El viejo sentido de la honra

Gabriel Adrián Quiñónez Díaz
Gabriel Adrián Quiñónez Díaz

Pese a la insistencia de los argumentos, a las elucubraciones y a los discursos sobre los derechos. Pese a los alegatos en beneficio de incontables personajes, pese a la jurisprudencia, densa, farragosa y agobiante. Pese a que las leyes se multiplican, cargadas de mala poesía y de peor redacción, y pese a la proliferación de los núcleos de poder que dicen defender a las personas, pese a todo eso, hemos olvidado la dignidad, ese pequeño gran detalle, esa nota distintiva de la humanidad de cada cual.

Hemos aislado el viejo sentido de la honra. Y de ese modo, se ha invalidado el sonrojo y ha caducado la vergüenza.

El contratiempo que vivimos no es solamente político y legal. Es una crisis integral de las instituciones, es la quiebra del Estado de Derechos, es el miedo a mirarse al espejo porque refleja las negaciones y en cada una de las complicidades.

El descalabro es, ante todo, moral. La evidencia está en cualquier noticiero, en todos los diarios y en cada una de las redes. Está en la falta del respeto a la vida, a el escándalo semanal, en el olvido de la decencia, en la ley convertida en referente para ingenuos, en papel mojado que sirve como escudo para esconder las picardías, como argumento contra el sentido común, como negociación de lo que se enseña en la universidad.

Al tiempo que ocurrió el olvido de la dignidad entendida como compromiso, como derecho y, a la vez, como deber, se inició  el con el daño en las instituciones, porque ellas se sustentan en el piso firme de sociedades sensibles, sensatas de la importancia de cada una de las personas y de las instituciones; sociedades en el imperativo moral rebasa el mandato legal; sociedades en que importa el honor y prevalecen las convicciones sobre los pactos, la austeridad sobre los cálculos y la integridad sobre todo lo demás.

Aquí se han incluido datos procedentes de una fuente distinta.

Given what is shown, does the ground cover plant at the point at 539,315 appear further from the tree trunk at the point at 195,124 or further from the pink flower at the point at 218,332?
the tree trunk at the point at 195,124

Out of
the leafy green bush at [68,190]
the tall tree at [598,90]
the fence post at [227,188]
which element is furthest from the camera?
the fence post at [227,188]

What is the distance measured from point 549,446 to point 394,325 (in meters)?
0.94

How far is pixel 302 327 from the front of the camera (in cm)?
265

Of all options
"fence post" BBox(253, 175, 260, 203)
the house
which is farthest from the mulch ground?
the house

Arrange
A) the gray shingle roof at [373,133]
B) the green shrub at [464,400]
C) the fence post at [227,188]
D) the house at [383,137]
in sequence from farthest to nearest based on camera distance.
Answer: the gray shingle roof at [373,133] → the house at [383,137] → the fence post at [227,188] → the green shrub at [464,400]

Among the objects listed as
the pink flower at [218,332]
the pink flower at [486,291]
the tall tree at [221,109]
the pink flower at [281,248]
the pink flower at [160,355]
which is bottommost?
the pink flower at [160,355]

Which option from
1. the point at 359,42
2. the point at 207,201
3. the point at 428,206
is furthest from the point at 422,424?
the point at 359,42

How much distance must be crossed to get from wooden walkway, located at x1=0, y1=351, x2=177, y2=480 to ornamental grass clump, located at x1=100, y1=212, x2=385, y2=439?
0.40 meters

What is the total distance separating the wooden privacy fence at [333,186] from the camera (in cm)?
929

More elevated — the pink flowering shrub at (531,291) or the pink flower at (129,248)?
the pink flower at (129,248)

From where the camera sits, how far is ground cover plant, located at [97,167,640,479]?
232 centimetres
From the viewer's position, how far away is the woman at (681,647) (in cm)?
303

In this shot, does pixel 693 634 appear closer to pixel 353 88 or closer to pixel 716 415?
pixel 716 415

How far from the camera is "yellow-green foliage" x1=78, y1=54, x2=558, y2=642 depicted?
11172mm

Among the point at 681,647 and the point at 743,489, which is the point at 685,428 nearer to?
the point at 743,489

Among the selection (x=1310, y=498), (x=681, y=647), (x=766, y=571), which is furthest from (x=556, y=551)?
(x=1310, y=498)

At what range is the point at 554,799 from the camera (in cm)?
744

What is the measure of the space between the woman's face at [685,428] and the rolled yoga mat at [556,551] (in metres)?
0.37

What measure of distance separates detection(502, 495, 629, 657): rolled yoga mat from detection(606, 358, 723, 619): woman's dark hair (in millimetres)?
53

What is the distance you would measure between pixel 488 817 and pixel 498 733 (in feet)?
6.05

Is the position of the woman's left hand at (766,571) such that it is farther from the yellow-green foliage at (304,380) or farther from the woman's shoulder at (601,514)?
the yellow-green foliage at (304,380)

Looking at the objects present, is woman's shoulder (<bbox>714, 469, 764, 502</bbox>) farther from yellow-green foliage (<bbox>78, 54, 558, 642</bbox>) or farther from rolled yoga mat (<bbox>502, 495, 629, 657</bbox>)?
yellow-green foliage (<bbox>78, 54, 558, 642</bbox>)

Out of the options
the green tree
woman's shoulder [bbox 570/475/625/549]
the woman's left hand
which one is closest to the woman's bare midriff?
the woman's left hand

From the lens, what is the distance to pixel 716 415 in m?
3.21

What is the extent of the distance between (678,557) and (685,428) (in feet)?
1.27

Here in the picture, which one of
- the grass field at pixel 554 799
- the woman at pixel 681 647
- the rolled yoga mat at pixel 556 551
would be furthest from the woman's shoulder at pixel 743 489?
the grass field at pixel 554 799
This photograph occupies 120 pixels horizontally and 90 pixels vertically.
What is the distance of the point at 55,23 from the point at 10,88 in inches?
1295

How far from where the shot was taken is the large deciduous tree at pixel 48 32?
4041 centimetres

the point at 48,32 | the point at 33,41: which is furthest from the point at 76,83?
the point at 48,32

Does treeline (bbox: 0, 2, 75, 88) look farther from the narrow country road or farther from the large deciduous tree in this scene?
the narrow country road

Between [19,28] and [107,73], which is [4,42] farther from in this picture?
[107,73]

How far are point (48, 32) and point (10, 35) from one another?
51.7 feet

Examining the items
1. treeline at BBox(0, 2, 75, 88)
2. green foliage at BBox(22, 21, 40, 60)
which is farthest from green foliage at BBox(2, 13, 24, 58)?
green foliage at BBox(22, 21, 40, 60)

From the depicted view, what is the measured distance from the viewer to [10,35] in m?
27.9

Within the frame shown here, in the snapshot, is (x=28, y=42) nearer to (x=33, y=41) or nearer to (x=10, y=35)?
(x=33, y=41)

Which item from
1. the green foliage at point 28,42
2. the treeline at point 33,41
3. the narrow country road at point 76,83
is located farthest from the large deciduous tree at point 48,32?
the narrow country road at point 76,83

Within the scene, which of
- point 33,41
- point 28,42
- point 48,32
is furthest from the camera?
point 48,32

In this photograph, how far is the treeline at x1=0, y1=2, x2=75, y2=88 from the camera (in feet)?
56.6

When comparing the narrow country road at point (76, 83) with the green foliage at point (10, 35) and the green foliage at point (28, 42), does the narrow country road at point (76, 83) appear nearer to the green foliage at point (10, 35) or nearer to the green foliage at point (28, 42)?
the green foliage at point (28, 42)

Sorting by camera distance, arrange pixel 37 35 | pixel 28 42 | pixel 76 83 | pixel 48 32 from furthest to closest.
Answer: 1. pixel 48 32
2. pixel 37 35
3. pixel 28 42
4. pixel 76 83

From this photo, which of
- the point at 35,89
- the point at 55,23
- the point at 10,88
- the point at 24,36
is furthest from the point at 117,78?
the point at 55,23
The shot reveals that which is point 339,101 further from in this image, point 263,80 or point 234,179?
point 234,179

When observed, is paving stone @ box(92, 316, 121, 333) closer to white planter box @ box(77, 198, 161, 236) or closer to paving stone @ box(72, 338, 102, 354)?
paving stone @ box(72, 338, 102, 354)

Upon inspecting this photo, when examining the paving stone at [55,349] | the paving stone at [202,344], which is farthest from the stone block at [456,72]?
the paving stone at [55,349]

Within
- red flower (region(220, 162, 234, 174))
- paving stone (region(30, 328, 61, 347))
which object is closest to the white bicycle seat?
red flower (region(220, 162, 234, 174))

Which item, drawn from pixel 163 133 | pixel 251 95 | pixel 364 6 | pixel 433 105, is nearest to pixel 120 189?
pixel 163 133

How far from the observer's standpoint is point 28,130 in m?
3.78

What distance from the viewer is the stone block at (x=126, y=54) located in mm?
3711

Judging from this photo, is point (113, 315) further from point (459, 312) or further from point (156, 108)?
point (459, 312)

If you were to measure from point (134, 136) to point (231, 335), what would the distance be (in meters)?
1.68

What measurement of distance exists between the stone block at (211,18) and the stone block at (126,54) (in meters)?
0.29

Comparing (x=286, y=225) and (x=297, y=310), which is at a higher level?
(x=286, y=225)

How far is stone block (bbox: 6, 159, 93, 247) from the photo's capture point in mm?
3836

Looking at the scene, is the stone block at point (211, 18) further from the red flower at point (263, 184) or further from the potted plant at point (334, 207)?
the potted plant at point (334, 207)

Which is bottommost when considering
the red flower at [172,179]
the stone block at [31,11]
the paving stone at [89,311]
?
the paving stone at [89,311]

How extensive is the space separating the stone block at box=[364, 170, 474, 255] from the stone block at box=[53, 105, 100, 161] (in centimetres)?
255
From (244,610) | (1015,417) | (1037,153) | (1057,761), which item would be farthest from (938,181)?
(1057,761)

No se trata, por tanto, de encontrar remedios legales solamente, porque la ley no sirve si no hay sentido de la dignidad, y sin principios que la anteceden. La norma sin operadores éticos se convierte en mala consejera de la trampa. La norma, sin sabiduría del legislador, es una mentira promulgada.

Esa norma sin operadores éticos se vuelve en mala consejera de la trampa. La norma, sin sapiencia del legislador, es una mentira promulgada. La norma sin jueces de verdad, no sirve para procesar ni la legitimidad ni para alcanzar la justicia.

Se trata de aceptar el verdadero valor de las personas y de las instituciones, de plantearse la responsabilidad que está detrás de cada derecho, y de honrar la liberad.